### Selected excerpt
■ ■ ■ ■ ■
Ann Sherry was the first woman to become CEO of banks in both Australia and New Zealand. She talks with Jennifer Alexander about what she looks for in managers, networking and leadership.
Ann Sherry makes a habit of breaking new ground. Appointed as the first female Chief Executive Officer of banks in both Australia and New Zealand, Sherry recently concluded a 10-year stint at Westpac with responsibility for banking operations in New Zealand and seven countries in the Pacific. In July, Sherry was appointed CEO of the Australian arm of the international cruise ship company Carnival, which owns P&O Cruises.
Q: How does it feel to be a groundbreaker?
A: It has its good days and its bad days. I think being a ground breaker is quite important from role model and other perspectives, particularly in an industry that has a lot of women working in it. Suddenly they sense that getting to the top is possible.
Q: At a recent AIM NSW and ACT luncheon you attended when you were still with Westpac, a lot of Westpac women came up and spoke with you. They obviously see you as a role model.
A: The Westpac women would always come and speak with me at those type of functions, which I think is fantastic. Firstly it says that I’m approachable, because I think often people in leadership roles are seen to be very unapproachable and people are nervous about talking to them directly. There is a pressure that comes with that, however; always to be on form, to be sharp, to have the right message.
Q: So is there, then, a public and a private Ann?
A: No, I’m probably the same person always, but I do carve out private time. There’s a great trap in being in public jobs; that the job becomes who you are rather than you being yourself.
Q: What are your most important skills as a manager?
■ ■ ■ ■ ■
### Information
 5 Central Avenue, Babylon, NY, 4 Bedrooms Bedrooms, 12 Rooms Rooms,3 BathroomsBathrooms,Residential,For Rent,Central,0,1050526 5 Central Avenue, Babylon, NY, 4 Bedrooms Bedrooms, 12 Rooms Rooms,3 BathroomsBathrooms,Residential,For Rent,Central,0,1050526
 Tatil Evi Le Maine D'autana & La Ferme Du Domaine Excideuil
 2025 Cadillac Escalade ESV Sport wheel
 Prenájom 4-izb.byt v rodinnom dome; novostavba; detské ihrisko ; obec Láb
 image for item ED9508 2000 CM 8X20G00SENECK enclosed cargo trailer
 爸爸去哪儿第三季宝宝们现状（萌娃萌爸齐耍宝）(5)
■ ■ ■ ■ ■
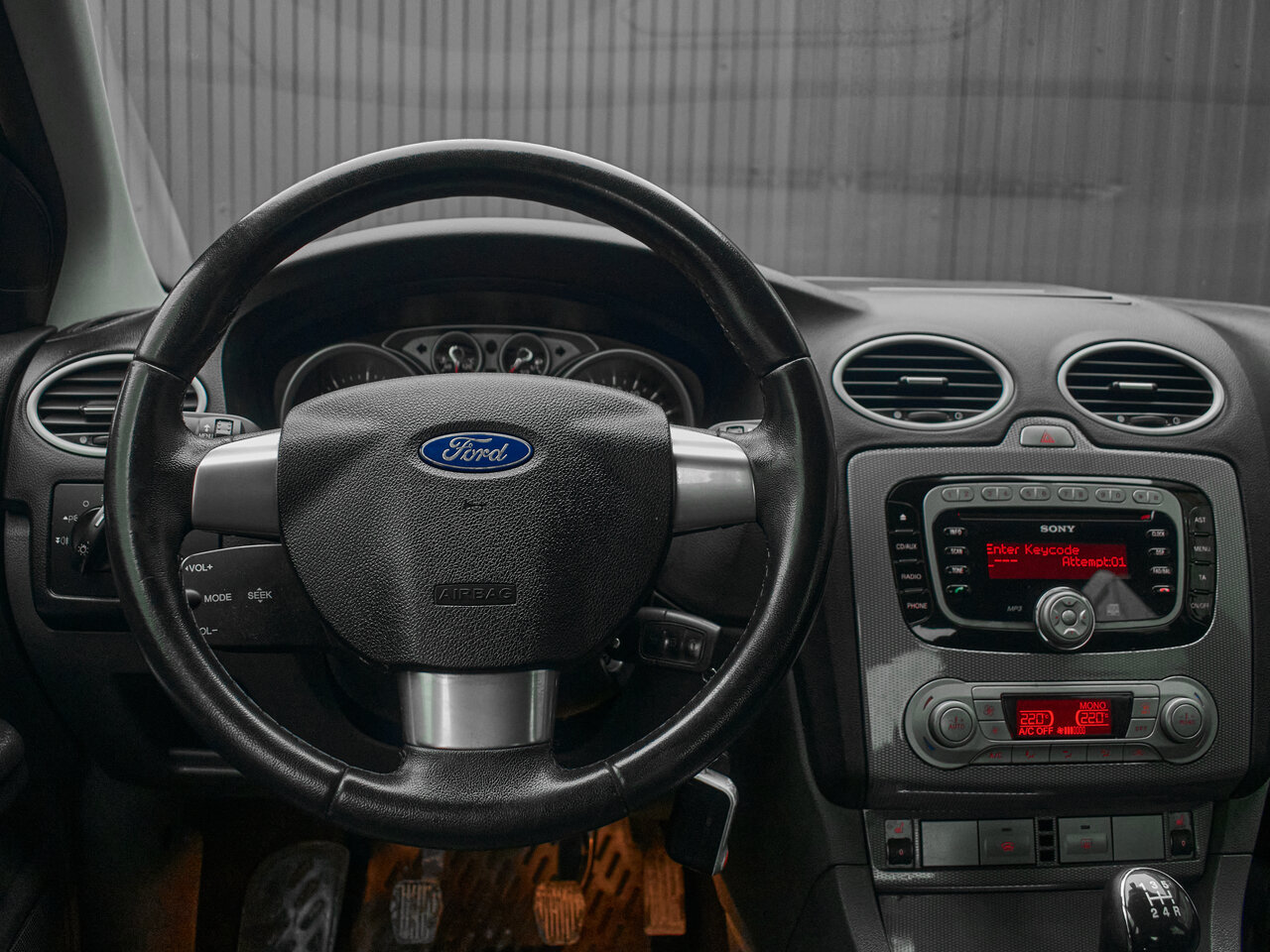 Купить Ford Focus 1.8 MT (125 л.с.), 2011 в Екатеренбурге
■ ■ ■ ■ ■
### Parts of the exercise
• a. Give the part of the Ann Sherry interview that opens with "Q: At a recent" and closes with "you being yourself." again, swapping "private time" for "personal time".
• b. Write the next part of the Ann Sherry interview, picking up right after its final line.
None of the data is needed here.

### Answer section
• a.
Q: At a recent AIM NSW and ACT luncheon you attended when you were still with Westpac, a lot of Westpac women came up and spoke with you. They obviously see you as a role model.
A: The Westpac women would always come and speak with me at those type of functions, which I think is fantastic. Firstly it says that I’m approachable, because I think often people in leadership roles are seen to be very unapproachable and people are nervous about talking to them directly. There is a pressure that comes with that, however; always to be on form, to be sharp, to have the right message.
Q: So is there, then, a public and a private Ann?
A: No, I’m probably the same person always, but I do carve out personal time. There’s a great trap in being in public jobs; that the job becomes who you are rather than you being yourself.

• b.
A: For me it’s the ability to place myself in the shoes of both the people who work for me and our customers. I believe firmly that the art of running businesses is understanding what drives people to do business with you, and what motivates your own people to deliver either amazing or ordinary service.
Q: What do you look for in managers?
A: Passion and desire. I look for curiosity and an interest in “how do you do things differently?” That I think drives innovation and a sense of impatience to fix things. I also look for people who are self aware; I think if you’re going to manage and lead other people, if you don’t understand yourself, you can never really be a good leader. And of course, you always look for the technical competence in a job.
Q: You had a background in human resources. Does that influence how you assess people?
A: It probably does. I’ve had the experience of hiring people into jobs and looking at what does and doesn’t work. I have the experience of hiring people – who on paper were the best technical fit for a job – but don’t work because they can’t engage with their peers or nobody wants to work for them.
The most common thing is for someone to have great technical competence, but with no-one wanting to work for them. It used to be that the focus was heavily on technical competence, but everyone’s looking for a better balance now. I think it has swung back to trying to find good rounded individuals who can spend time talking to people and motivating them.
Q: It’s often said that women don’t make senior ranks through a lack of line experience, so they move into marketing or HR. You’ve defied this.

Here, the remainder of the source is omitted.